Web Log Visualizations Using GoAccess
One of the challenges of running a website is knowing what your web server is doing. While various monitoring applications can alert you when your server is running with high loads or slow page responses, the only way to fully understand what is going on is to look at the web logs. It can take a lot of time to both read through pages of log data and understand what’s going on. This is where GoAccess comes in. GoAccess provides a real-time overview of what’s happening from your logs and provides statistics and visualizations to help convey this information. Data is available both through a web browser and at the terminal.
If you go over to the GoAccess website there is a live demo where you can get a feel for the program, and decide whether you think it’s a tool you could find helpful.
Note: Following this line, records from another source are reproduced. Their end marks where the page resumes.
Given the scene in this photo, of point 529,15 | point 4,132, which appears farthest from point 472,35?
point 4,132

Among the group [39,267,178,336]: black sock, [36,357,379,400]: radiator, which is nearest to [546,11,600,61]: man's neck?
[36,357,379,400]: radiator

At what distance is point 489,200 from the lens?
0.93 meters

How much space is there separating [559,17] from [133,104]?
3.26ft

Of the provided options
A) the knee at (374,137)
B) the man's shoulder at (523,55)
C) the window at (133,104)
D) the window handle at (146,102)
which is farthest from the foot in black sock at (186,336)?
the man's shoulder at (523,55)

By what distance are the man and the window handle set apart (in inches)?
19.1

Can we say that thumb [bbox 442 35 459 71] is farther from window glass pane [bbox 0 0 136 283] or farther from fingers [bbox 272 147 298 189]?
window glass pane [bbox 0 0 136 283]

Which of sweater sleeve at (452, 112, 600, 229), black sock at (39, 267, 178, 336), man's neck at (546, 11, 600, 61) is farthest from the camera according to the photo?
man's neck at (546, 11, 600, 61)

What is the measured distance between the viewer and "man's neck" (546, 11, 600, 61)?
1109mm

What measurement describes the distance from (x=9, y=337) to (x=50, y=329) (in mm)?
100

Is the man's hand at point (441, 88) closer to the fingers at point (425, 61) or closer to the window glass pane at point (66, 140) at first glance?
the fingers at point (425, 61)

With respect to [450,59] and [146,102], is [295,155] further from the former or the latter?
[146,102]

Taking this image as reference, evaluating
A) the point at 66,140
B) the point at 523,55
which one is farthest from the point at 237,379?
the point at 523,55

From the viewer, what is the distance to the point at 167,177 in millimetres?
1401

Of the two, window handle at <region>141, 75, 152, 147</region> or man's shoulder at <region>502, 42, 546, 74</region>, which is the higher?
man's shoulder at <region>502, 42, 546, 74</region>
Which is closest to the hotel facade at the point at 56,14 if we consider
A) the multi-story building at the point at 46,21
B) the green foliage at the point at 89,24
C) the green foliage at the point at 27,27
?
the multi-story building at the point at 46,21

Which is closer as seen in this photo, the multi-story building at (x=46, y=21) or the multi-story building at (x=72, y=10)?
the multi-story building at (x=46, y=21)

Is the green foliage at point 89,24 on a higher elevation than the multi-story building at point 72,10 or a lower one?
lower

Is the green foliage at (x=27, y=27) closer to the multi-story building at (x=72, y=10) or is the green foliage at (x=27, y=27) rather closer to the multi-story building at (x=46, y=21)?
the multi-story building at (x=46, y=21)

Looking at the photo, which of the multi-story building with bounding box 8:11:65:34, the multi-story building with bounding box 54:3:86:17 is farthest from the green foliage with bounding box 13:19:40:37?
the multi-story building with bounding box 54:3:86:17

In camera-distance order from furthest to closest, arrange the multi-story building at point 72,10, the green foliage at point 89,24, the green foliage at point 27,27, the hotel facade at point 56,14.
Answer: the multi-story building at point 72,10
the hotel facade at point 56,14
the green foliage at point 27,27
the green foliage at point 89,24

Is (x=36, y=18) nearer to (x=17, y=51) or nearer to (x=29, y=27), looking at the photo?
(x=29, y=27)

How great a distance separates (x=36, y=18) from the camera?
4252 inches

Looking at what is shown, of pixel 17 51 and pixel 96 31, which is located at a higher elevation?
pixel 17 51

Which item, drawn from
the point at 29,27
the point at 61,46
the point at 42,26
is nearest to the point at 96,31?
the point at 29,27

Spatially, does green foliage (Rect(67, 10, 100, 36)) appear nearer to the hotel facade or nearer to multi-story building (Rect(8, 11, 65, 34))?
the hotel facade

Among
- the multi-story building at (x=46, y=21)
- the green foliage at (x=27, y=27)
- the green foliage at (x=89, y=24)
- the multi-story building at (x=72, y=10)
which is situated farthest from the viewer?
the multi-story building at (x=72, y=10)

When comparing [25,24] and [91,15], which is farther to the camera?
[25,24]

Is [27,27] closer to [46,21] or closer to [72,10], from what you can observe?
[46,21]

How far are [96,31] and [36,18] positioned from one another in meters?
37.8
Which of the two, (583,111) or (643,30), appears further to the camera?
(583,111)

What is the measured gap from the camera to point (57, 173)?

If it is, read on for information on how you can install it on your server. For this tutorial, we’ll assume you already have Apache installed and serving web pages on your server.
Installing GoAccess
To start, we need to install GoAccess. On CentOS and Red Hat systems you’ll need to have enabled the Fedora EPEL repositories first, after which installation is simply:
sudo yum install goaccess
Unfortunately, the versions in the repositories on Debian or Ubuntu systems are quite out of date. However, the good news is that the GoAccess team maintains their own repositories. Here’s how to install using a GoAccess repository:
echo “deb http://deb.goaccess.io/ $(lsb_release -cs) main” | sudo tee -a /etc/apt/sources.list.d/goaccess.list
wget -O – http://deb.goaccess.io/gnugpg.key | sudo apt-key add –
sudo apt-get update
sudo apt-get install goaccess
Log File Analysis
Once GoAccess has been installed, you can start using it to analyze your log files. The default behavior is for GoAccess to perform analysis and display it at the command line for a given file:
sudo goaccess /var/log/apache2/access.log
In this case GoAccess will start and request the file format for the log file. For Apache access logs you can choose the “NCSA Combined Log Format” option. This will then parse the file and display the output for you to read. You can scroll up and down with the arrow keys to look at the information. The question mark (?) opens a help screen with information about more controls. Pressing q quits the program.
Log Outputs in a Web Browser
If you want to view the log outputs in a web browser, we’ll need to make some tweaks to the configuration file. By default, this is the /etc/goaccess.conf file.
sudo nano /etc/goaccess.conf
This is a well-commented file with loads of explanations of what you are looking at. So first, in the “Time Format Options” section, we need to uncomment the time-format line for Apache/NGINX:
time-format %H:%M:%S
Then in the “Date Format Options” section, you need to uncomment the date-format line for Apache/NGINX:
date-format %d/%b/%Y
Next in the “Log Format Options” section, uncomment the line for NCSA Combined Log Format:
log-format %h %^[%d:%t %^] “%r” %s Sb “%R” “%u”
Now save and exit the file. Note that if you are planning on looking at different log files, there are plenty of options for various log file formats.
Generating A Web Page
Now we can look at generating a web page of the log information with:
sudo goaccess /var/log/apache2/access.log -o /var/www/html/goaccess.html
Note that you need to set the output file (designated with the -o flag) to somewhere accessible from your web server in order to view it in the browser. In this case, I’ve used the root of the default website directory for Apache. I can now access the report by opening that file on my website. For example:
http://www.example.com/goaccess.html
In this case, we’ve created a one off report taking a snapshot of your logfile as it stood at that point. To make a continuously updating report, you need to add the “–real-time-html” flag to the command:
sudo goaccess /var/log/apache2/access.log -o /var/www/html/goaccess.html –real-time-html
You’ll notice that this time the GoAccess application stays running and prints the message “WebSocket server ready to accept new client connections”. Navigating to the web page now looks much the same as before, but it is kept up to date as new connections come in on the server.
A nice feature is that you aren’t limited to only analyzing a single log file at a time, so if you keep multiple simultaneous access logs on your server you can just list them all and GoAccess can analyze them all together:
sudo goaccess /var/log/apache2/access.log /var/log/apache2/another-access.log /var/log/apache2/yet-another-access.log -o /var/www/html/goaccess.html
Again, going to the web page will give you the output of GoAccess’s analysis of these log files.
This just scratches the surface of what you can do with log files and GoAccess, and it’s well worth looking through the help information and the details on the website to see what else you can do.